After all of this, I’m sure you want to know how a 56-year-old man with an advanced degree from Harvard Divinity School, a family and many friends who loved him end up frail, homeless and living on disability in Eugene. 

During his first year at Harvard, Ovid started having disturbing symptoms of a hard to diagnose condition evidenced by three lesions on his brain.  Our mother took him to see many specialists. First, he was diagnosed with temporal lobe epilepsy and doctors tried to ease his symptoms with various medications. Later, he received other diagnoses and tried new medications. Over the years, he struggled with symptoms that grew worse and when medications stopped working, new ones were tried. The promise of his early days at Harvard, when his dean envisioned that he would obtain dual degrees in theology and law, faded as he struggled with his health. The fact that he finished his master’s degree and worked while doing it is remarkable. During his student years he worked for Harvard’s Center for Addiction Studies, did a modeling job for Harley Davidson and also worked in a bake shop in New York.  

Later, after graduating, Ovid held a job for many years as a book buyer at Half Price Books in Seattle and was married. Eventually, however, his condition deteriorated, and he was unable to work. This was a slow and gradual process that took years. He got a divorce and withdrew from his family. He almost died during one period, spent some time in a group home, and then reached out to our brother Zach and our mother. He was fragile, and they provided him with a home, care and companionship for a long time.   

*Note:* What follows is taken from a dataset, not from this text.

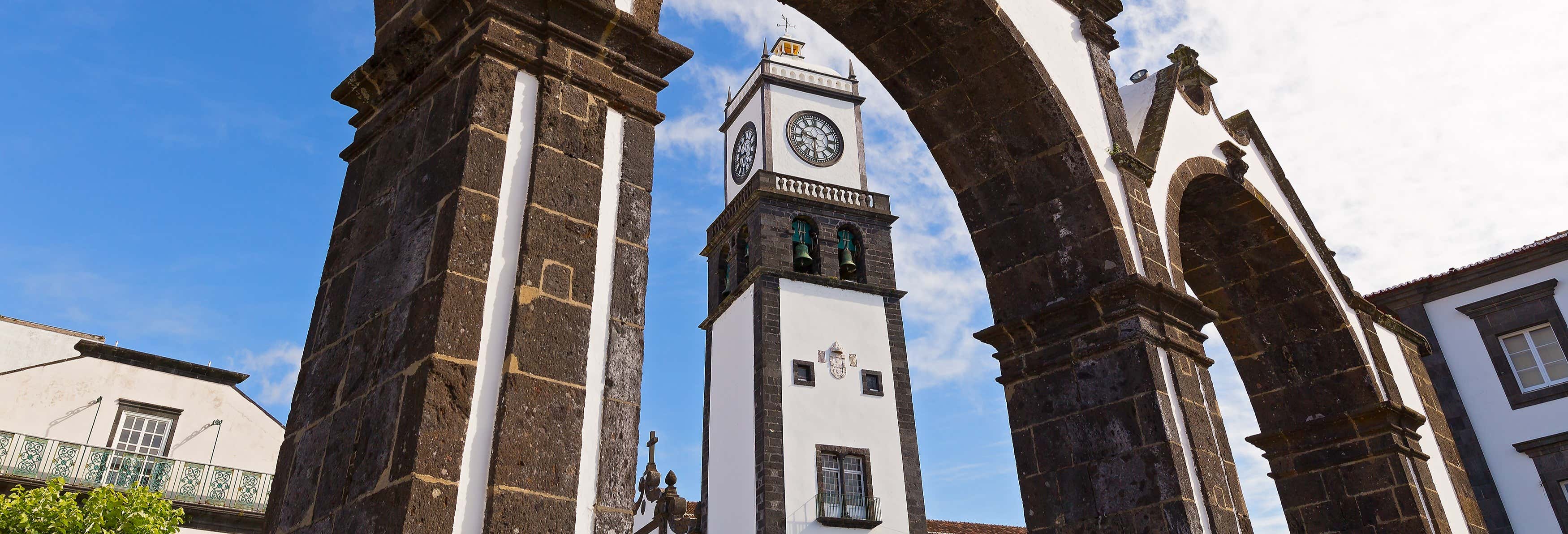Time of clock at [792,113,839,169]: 9:30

Over the years, Ovid’s health declined further and in 2014 he left home, guided by his free will and sense of independence. 

He told me that he needed to be among people, and he traveled across the country, staying in regular touch with me. I helped him whenever I could — sending him money and phones and even a couple of guitars when he hoped he might earn some money by playing music. After a stay in Birmingham, Alabama, he set out for Seattle. There he stayed in shelters and reported difficulties with other homeless people who he said weren’t mentally ill but preyed upon those who were.  

Eventually he traveled to Eugene, Oregon. He was proud of having walked ambitious trails near Eugene. He told me he walked more than 10 miles a day. When I asked if he was going to church, he said the birds and the trees were his church. He loved the beauty of the place and knew nice people there — especially at the White Bird Clinic. In conversations during the last year of his life, Ovid was lucid and thoughtful and very much like the young man I knew when he was in his twenties. I tried to always be available to converse with him and sometimes could not hold back my frustration that he did not have a room to stay in. He explained to me that in Eugene there were so many homeless people including women with small children and people with more difficult disabilities and circumstances than his and he said he felt they would and should get housing first. During one phone call, I caught him when he was helping another homeless person — a young woman in a wheelchair — and he told me that she really needed help and he was glad he could at least help get her to where she needed to go. Ovid was not political, but he was compelled to call out injustices when he witnessed them. We spoke frequently and always expressed our love for each other. In our calls, we spoke of getting together and my husband Nick and I were planning a road trip to Oregon to see Ovid. Somehow, I believed that our lives would someday change course and that we’d live under the same roof again. Now all we can do is appreciate the times we had together — especially the many good times. 

My brother Ovid struggled in his life, but he had a good heart, intelligence and was respectful of others and he was much loved by those who knew him well.